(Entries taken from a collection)

•••

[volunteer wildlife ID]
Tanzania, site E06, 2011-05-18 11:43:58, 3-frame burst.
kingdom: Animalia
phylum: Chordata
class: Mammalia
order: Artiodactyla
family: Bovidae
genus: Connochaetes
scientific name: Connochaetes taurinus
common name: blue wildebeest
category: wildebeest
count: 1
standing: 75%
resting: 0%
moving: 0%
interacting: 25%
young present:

•••

Print each line, exactly as written, from the one that contains "Tanzania, site E06, 2011-05-18" to the end of the data above, with both end lines included and nothing else.

- _Output for this task_
Tanzania, site E06, 2011-05-18 11:43:58, 3-frame burst.
kingdom: Animalia
phylum: Chordata
class: Mammalia
order: Artiodactyla
family: Bovidae
genus: Connochaetes
scientific name: Connochaetes taurinus
common name: blue wildebeest
category: wildebeest
count: 1
standing: 75%
resting: 0%
moving: 0%
interacting: 25%
young present:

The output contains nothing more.